Trac Bannon: John admits he is always a scientist; it’s part of his DNA. He has not walked away from data science, quite the opposite. He has strong words for all of us… thank heavens he’s back at the game, advising folks.

John Kaufhold: But ChatGPT is historic. Just the uptake, the way that penetrated 100 million users inside of a month is bigger than any other phenomenon we’ve ever seen… doesn’t mean people know how to use it. If you’ve discovered ML in the past few months, you’ve discovered just the UX of ML, not ML. Like, it used to be that people tried to hide ML from the user. Now you get to interact with it directly.
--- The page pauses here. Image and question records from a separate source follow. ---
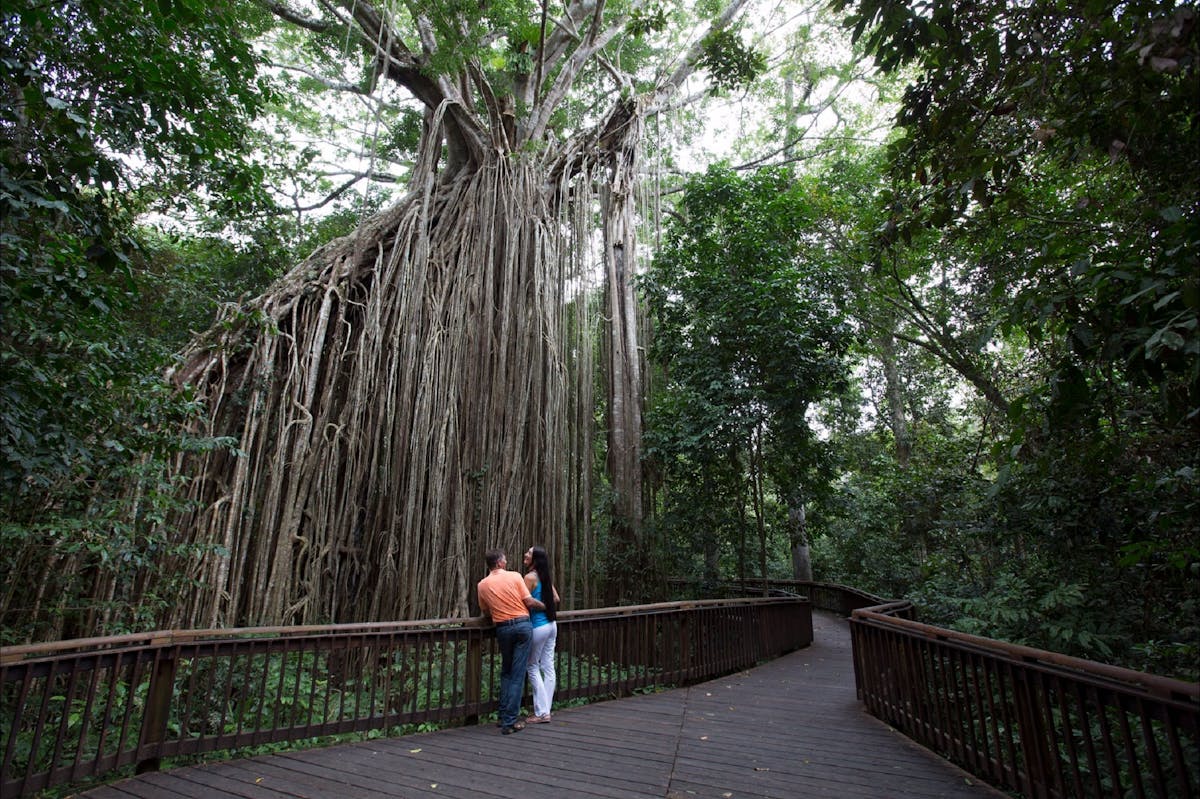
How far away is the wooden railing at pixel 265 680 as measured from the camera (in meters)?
2.54

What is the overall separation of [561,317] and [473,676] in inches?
164

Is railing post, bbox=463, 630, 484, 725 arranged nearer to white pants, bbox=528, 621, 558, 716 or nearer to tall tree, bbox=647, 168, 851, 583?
white pants, bbox=528, 621, 558, 716

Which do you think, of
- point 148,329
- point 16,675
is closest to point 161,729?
point 16,675

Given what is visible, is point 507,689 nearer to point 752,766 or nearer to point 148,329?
point 752,766

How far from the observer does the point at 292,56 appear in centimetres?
907

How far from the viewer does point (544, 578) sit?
→ 3.77m

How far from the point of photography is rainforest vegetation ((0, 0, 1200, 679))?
93.9 inches

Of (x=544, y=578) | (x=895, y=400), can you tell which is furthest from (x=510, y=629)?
(x=895, y=400)

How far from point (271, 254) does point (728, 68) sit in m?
5.55

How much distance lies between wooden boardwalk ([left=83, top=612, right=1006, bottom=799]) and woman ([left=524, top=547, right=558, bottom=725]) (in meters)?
0.15

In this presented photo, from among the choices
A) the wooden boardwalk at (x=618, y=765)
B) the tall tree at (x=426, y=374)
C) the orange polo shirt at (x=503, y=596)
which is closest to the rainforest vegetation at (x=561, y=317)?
the tall tree at (x=426, y=374)

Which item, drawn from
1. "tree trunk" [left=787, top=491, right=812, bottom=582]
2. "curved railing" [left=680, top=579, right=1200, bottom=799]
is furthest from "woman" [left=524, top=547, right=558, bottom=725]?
"tree trunk" [left=787, top=491, right=812, bottom=582]

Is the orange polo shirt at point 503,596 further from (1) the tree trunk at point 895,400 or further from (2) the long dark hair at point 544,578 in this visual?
(1) the tree trunk at point 895,400

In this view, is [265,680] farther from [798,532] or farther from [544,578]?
[798,532]
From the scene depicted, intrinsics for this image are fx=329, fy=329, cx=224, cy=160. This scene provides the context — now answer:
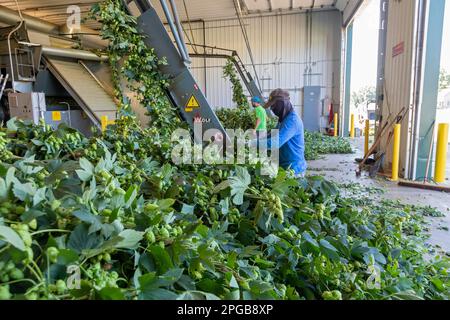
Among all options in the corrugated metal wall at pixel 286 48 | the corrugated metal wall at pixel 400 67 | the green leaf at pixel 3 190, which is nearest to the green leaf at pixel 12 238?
the green leaf at pixel 3 190

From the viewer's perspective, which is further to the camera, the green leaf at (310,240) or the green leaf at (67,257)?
the green leaf at (310,240)

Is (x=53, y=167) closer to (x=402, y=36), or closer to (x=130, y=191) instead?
(x=130, y=191)

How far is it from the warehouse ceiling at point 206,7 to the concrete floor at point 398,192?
595cm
And people are scared because they didn’t realize that there was that power, that predictive power behind the tools they were using before, but it is really just a tool.
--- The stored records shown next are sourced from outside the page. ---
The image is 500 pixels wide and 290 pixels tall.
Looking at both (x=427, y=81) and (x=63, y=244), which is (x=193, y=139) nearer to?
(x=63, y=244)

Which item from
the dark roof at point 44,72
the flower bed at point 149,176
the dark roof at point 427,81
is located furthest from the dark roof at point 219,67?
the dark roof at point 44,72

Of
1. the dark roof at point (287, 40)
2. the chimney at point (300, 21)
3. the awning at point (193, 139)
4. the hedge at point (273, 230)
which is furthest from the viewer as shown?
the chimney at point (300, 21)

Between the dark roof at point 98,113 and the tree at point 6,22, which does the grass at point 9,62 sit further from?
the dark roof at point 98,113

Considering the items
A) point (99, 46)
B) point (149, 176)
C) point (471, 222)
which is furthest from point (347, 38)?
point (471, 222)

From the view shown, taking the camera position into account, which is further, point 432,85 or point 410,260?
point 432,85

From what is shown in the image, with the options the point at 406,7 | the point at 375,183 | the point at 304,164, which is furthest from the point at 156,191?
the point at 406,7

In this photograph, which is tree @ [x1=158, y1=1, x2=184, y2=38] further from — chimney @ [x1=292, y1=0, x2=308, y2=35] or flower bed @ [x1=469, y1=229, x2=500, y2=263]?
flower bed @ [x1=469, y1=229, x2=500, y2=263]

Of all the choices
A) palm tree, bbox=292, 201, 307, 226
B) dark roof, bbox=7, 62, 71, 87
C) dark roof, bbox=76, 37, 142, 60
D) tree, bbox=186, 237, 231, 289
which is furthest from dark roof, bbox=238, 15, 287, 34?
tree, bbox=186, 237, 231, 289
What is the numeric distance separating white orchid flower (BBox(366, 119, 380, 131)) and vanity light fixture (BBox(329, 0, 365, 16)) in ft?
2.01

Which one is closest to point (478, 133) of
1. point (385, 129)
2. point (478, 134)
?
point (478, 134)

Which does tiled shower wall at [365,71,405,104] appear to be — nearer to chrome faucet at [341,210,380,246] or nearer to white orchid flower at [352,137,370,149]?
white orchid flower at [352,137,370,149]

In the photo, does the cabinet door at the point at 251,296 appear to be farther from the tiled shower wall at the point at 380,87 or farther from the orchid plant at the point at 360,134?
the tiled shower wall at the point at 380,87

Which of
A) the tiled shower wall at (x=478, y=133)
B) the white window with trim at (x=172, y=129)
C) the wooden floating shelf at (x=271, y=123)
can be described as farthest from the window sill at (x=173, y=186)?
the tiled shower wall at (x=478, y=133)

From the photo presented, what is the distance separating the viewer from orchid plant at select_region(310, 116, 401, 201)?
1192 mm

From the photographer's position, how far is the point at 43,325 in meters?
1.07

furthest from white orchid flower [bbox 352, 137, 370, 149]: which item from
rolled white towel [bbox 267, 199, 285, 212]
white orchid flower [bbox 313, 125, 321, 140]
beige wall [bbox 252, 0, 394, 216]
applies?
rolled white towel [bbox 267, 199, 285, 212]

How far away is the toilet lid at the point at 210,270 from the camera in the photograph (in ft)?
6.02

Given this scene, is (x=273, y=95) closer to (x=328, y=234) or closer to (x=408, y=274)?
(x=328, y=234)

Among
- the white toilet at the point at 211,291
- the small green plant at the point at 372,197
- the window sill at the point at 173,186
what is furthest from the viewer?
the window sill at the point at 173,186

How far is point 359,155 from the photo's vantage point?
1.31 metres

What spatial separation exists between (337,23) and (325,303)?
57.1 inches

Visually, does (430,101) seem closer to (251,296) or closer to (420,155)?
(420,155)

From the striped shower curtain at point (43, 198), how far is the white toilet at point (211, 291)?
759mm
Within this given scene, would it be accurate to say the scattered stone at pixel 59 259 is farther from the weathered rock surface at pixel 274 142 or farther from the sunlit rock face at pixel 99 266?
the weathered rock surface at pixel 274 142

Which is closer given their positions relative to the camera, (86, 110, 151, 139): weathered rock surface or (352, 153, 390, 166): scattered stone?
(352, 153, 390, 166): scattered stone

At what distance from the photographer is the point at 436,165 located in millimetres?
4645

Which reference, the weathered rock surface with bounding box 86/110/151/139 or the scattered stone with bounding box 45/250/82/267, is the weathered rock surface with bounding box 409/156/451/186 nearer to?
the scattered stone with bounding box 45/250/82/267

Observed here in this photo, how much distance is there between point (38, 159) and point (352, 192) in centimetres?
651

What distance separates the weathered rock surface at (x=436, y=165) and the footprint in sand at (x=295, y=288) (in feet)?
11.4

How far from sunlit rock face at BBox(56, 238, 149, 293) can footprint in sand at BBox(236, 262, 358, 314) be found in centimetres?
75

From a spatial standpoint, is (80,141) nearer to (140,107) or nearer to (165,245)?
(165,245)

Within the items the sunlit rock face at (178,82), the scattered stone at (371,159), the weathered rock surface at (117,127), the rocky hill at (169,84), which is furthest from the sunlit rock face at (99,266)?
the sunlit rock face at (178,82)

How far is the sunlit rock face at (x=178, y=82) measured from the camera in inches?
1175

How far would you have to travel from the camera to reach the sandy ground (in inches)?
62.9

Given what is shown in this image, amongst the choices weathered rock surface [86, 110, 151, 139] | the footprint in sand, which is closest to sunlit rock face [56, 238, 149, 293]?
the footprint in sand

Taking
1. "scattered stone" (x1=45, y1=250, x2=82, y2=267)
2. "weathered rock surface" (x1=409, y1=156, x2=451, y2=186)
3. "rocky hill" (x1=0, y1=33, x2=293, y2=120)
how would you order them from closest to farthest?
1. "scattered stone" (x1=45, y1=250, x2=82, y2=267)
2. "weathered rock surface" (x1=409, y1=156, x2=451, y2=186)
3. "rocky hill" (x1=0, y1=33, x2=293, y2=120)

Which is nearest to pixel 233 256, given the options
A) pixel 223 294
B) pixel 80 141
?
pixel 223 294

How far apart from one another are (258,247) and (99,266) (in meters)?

 So, the biggest thing is going to be our social fabric… how do we respond socially to this technology ? Sounds boring, but it is, and probably the most trying time socially for the adoption of the technology. I have started consulting again, helping companies understand what they need to do to get machine learning into their products and services.

Trac Bannon: And that’s a wrap for today’s episode of Real Technologists. I want to thank my guest, John Kaufhold, for sharing his story. Your insights and experiences are truly inspiring. I’m grateful for the opportunity to share them with the audience. This podcast is a Sourced Network production and updates are available weekly on your favorite audio streaming platform. Just search for real technologists and consider subscribing. Special thanks to our executive producer, Mark Miller, for making this show possible. Our editor and sound engineer, Pokie Huang has done an amazing job bringing this story to life. Thank you both. The music for today’s episode was provided by Blue Dot Sessions, and we use Descript for spoken text editing and audacity for the soundscaping. The show distribution platform is provided by CaptivateFM making it easy for our listeners to find and enjoy the show. 
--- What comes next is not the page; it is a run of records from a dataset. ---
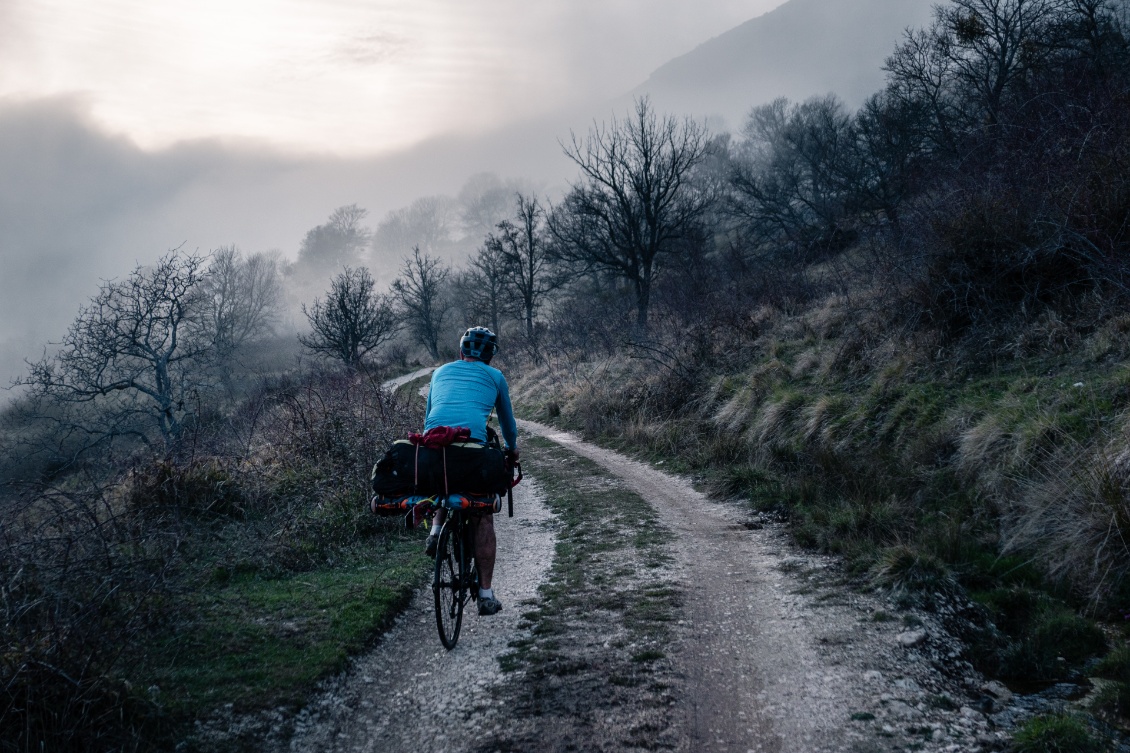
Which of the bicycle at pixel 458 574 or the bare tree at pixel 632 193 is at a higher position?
the bare tree at pixel 632 193

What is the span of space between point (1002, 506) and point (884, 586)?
56.4 inches

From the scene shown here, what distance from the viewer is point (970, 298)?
935 centimetres

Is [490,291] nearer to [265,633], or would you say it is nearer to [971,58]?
[971,58]

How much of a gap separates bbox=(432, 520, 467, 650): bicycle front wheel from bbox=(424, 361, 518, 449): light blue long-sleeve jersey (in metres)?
0.72

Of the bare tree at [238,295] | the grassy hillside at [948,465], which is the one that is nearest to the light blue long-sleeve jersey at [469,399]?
the grassy hillside at [948,465]

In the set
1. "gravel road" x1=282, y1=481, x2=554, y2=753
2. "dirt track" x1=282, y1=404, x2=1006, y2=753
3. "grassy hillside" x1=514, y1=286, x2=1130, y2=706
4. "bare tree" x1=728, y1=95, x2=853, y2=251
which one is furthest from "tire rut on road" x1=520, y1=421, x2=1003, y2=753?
"bare tree" x1=728, y1=95, x2=853, y2=251

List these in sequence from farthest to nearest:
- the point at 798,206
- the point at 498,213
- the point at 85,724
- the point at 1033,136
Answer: the point at 498,213
the point at 798,206
the point at 1033,136
the point at 85,724

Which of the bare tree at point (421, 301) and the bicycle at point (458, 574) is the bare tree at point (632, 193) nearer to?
the bicycle at point (458, 574)

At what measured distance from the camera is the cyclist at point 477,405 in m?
4.82

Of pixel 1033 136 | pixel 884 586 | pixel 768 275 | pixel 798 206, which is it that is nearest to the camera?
pixel 884 586

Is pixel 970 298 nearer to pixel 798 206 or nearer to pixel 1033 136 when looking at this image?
pixel 1033 136

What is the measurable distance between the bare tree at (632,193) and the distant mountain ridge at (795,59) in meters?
58.4

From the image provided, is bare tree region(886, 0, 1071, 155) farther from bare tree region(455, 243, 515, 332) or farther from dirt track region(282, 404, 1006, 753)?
bare tree region(455, 243, 515, 332)

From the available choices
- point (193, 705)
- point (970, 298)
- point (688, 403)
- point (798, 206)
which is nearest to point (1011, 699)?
point (193, 705)
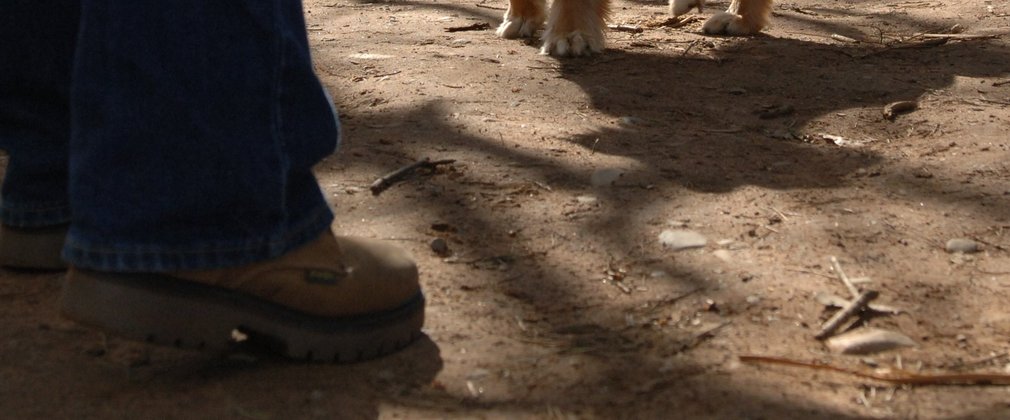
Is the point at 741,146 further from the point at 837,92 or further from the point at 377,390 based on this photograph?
the point at 377,390

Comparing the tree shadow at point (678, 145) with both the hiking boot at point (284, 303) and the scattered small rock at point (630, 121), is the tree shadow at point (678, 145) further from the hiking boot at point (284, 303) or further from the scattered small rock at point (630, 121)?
the hiking boot at point (284, 303)

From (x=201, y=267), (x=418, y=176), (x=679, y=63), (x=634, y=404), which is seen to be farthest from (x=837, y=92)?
(x=201, y=267)

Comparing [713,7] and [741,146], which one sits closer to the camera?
[741,146]

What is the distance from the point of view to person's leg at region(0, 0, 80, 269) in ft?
6.40

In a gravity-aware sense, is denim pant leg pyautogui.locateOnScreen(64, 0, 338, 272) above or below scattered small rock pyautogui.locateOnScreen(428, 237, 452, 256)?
above

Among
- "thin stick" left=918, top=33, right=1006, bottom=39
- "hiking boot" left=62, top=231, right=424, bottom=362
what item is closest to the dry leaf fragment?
"thin stick" left=918, top=33, right=1006, bottom=39

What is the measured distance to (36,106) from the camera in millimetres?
2039

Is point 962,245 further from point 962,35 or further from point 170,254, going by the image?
point 962,35

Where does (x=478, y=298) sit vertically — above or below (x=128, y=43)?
below

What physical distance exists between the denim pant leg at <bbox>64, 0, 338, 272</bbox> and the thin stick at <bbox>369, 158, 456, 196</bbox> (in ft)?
3.12

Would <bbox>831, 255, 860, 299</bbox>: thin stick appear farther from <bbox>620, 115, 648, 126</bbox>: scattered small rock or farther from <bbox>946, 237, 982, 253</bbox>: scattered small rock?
<bbox>620, 115, 648, 126</bbox>: scattered small rock

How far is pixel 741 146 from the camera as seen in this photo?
298cm

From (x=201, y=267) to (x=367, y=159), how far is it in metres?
1.22

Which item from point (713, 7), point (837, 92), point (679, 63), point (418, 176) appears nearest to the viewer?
point (418, 176)
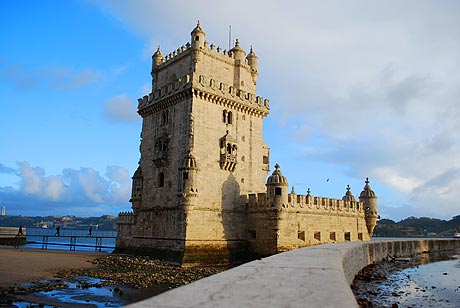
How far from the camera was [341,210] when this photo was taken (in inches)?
1321

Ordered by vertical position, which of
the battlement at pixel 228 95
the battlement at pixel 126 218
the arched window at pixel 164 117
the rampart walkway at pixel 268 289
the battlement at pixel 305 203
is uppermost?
the battlement at pixel 228 95

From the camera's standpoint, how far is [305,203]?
29.9m

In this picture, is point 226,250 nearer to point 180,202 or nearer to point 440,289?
point 180,202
That’s all for today, folks. This is Trac Bannon. Don’t forget to tune in next week for another intriguing episode of Real Technologists and something new to noodle on.

Episode Guest:

John Kaufhold

ML Journeys are all different, but they rhyme: Wherever you are on your business’s ML journey, Dr. Kaufhold has been there in his 30 years of ML experience. Dr. Kaufhold first mastered his multidisciplinary approach to ML in his roles as independent contributor and research and development leader at General Electric’s Global Research Center, SAIC (now Leidos), and NIH. In those roles, Dr. Kaufhold saw it all — whether it was blood vessels in mouse brains with neuroscientists at University of California, San Diego (UCSD), or wiring diagrams of brains on sabbatical in computational neuroscience at MIT, or cargo inspection with Department of Homeland Security’s Global Nuclear Detection Architecture program, or mammographic breast density estimation with the National Naval Medical Center, or aligning diverse OWL2 databases for the intelligence community with IARPA, or target recognition of relocatable ground vehicles in radar imagery for DARPA, or identifying a species from a photo (on a phone in airplane mode) for DARPA, Dr. Kaufhold’s been leading teams small and large to successfully prove ML and generate ML ROI for three decades, most recently for the startup he founded in 2013 and later led through acquisition, Deep Learning Analytics.